§ **Prompt**: Reproduce the records word for word, starting at the line that contains "Time of clock at [227,338,420,548]: 4:13" and ending at the line that contains "Time of clock at [571,349,638,420]: 2:42", both included. Leave the pictures out of your answer.

§ **Extracted information**:
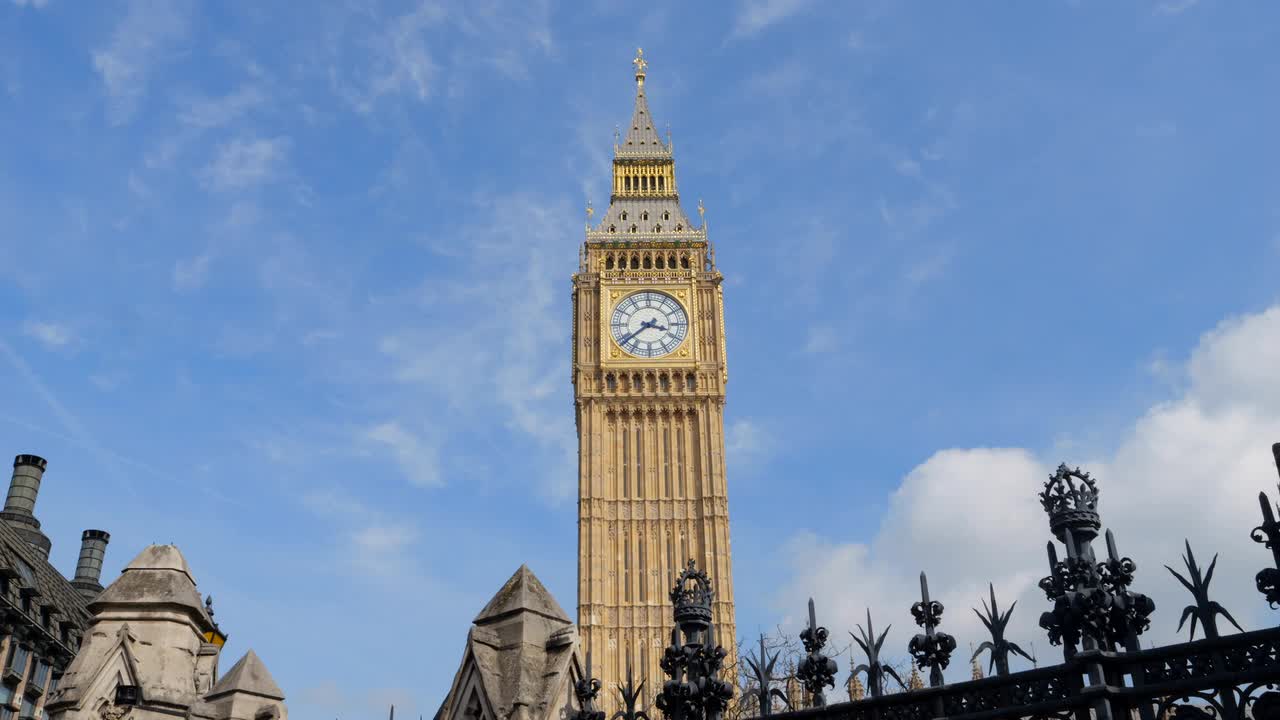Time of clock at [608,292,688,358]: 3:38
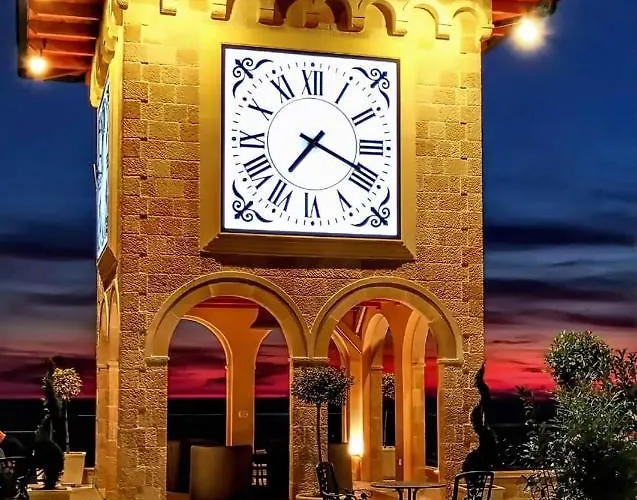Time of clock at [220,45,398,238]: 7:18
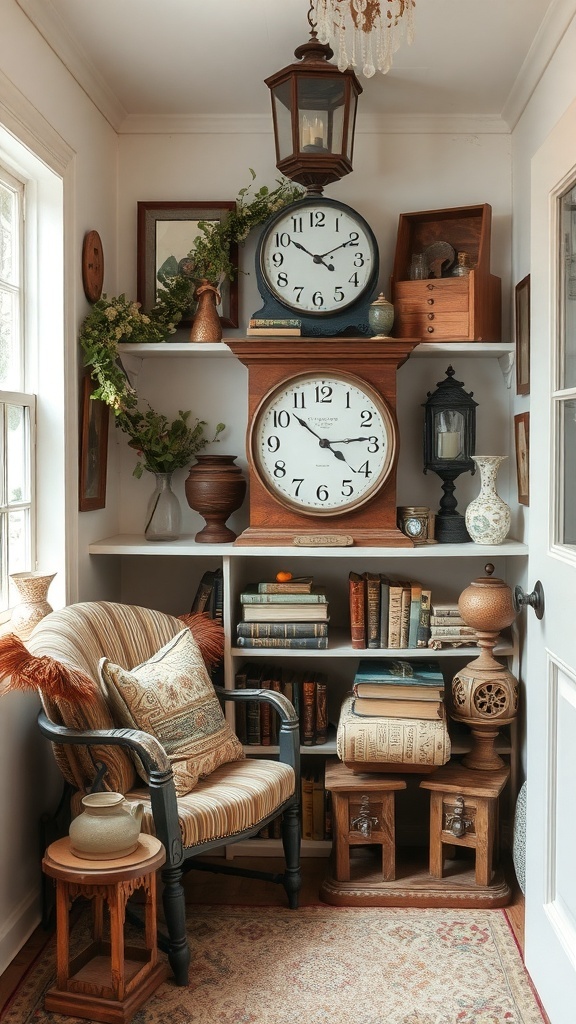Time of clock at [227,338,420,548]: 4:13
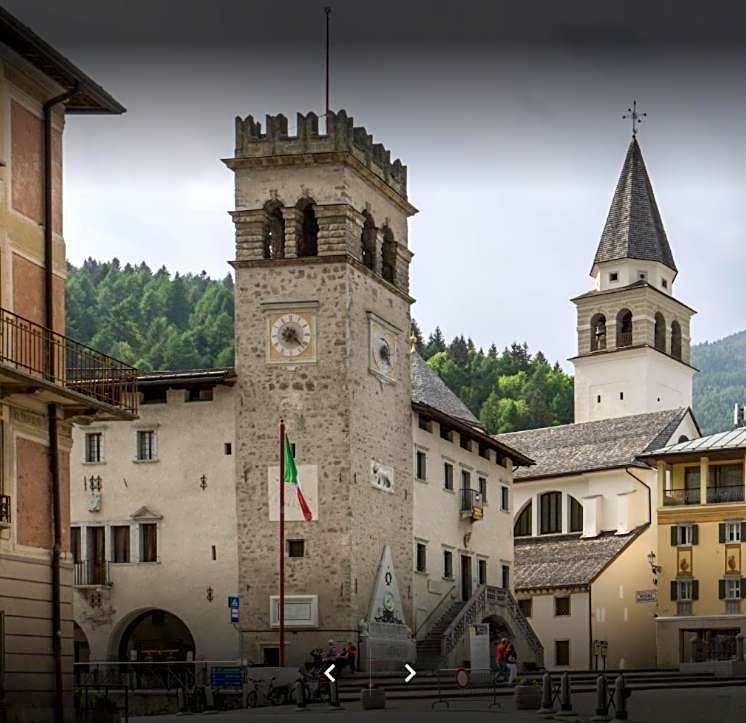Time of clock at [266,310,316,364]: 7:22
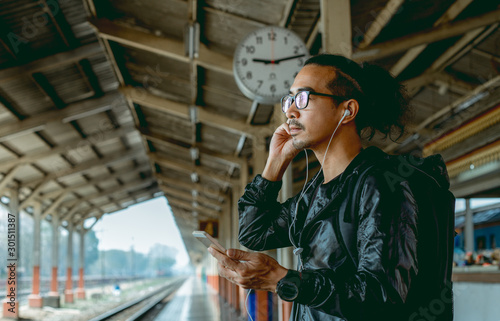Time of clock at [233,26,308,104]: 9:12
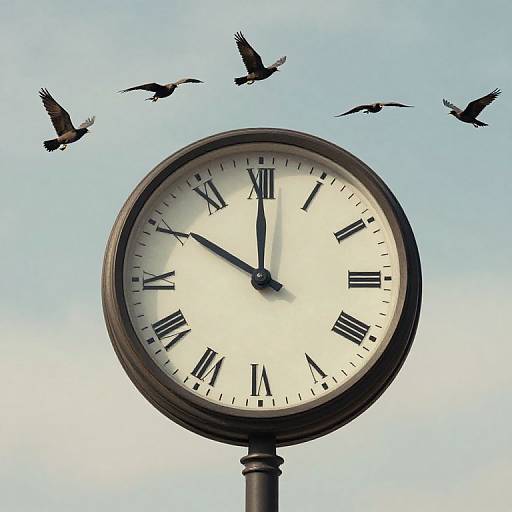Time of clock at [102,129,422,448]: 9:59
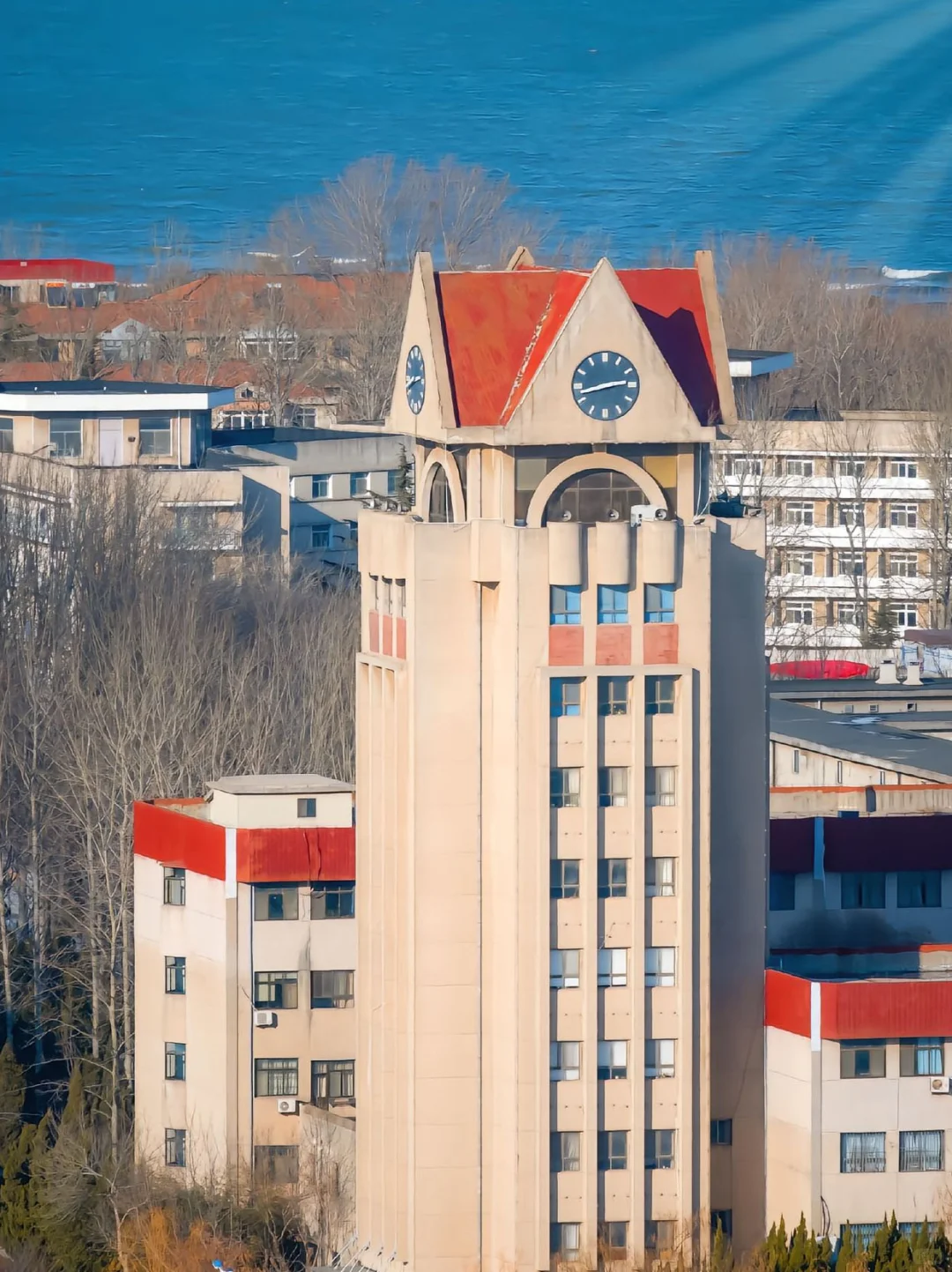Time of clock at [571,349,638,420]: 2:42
* * *
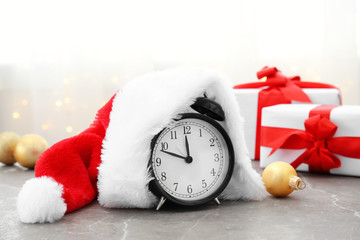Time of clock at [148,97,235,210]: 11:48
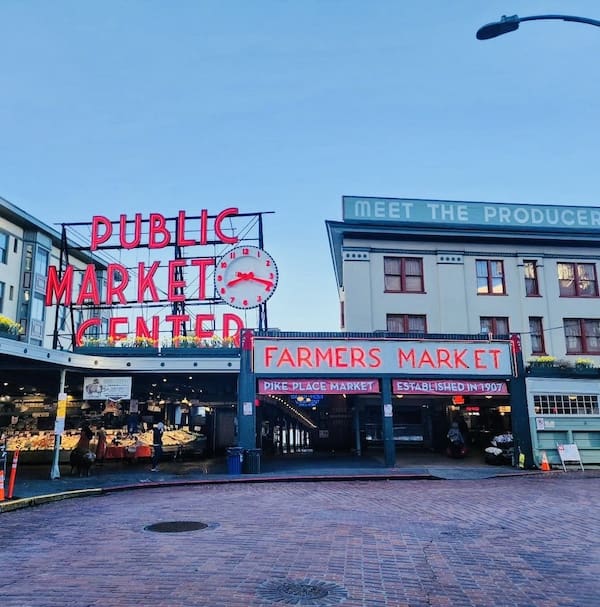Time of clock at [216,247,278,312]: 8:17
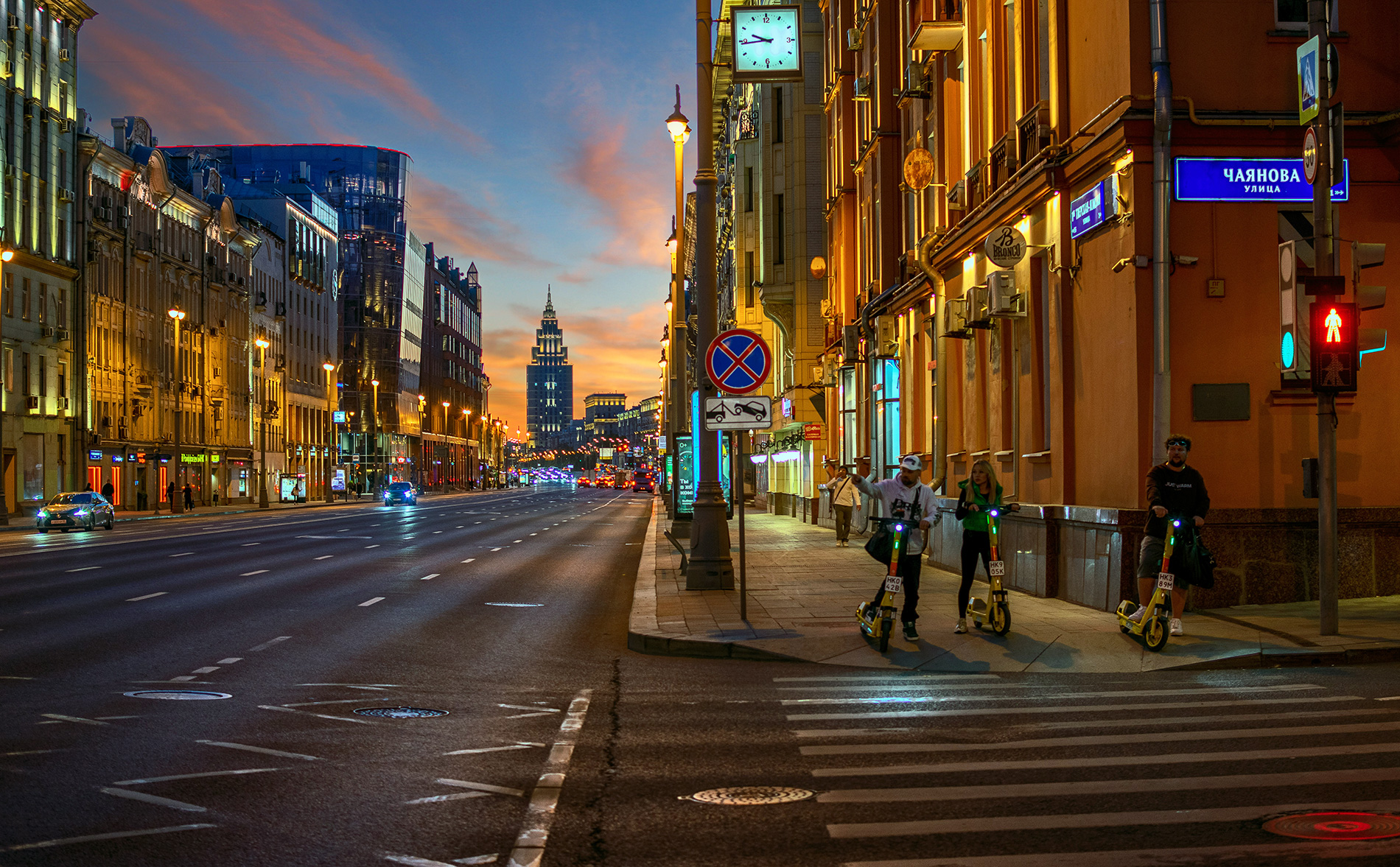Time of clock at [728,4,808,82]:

§ **Correct output**:
Time of clock at [227,338,420,548]: 4:13
Time of clock at [266,310,316,364]: 7:22
Time of clock at [233,26,308,104]: 9:12
Time of clock at [102,129,422,448]: 9:59
Time of clock at [571,349,638,420]: 2:42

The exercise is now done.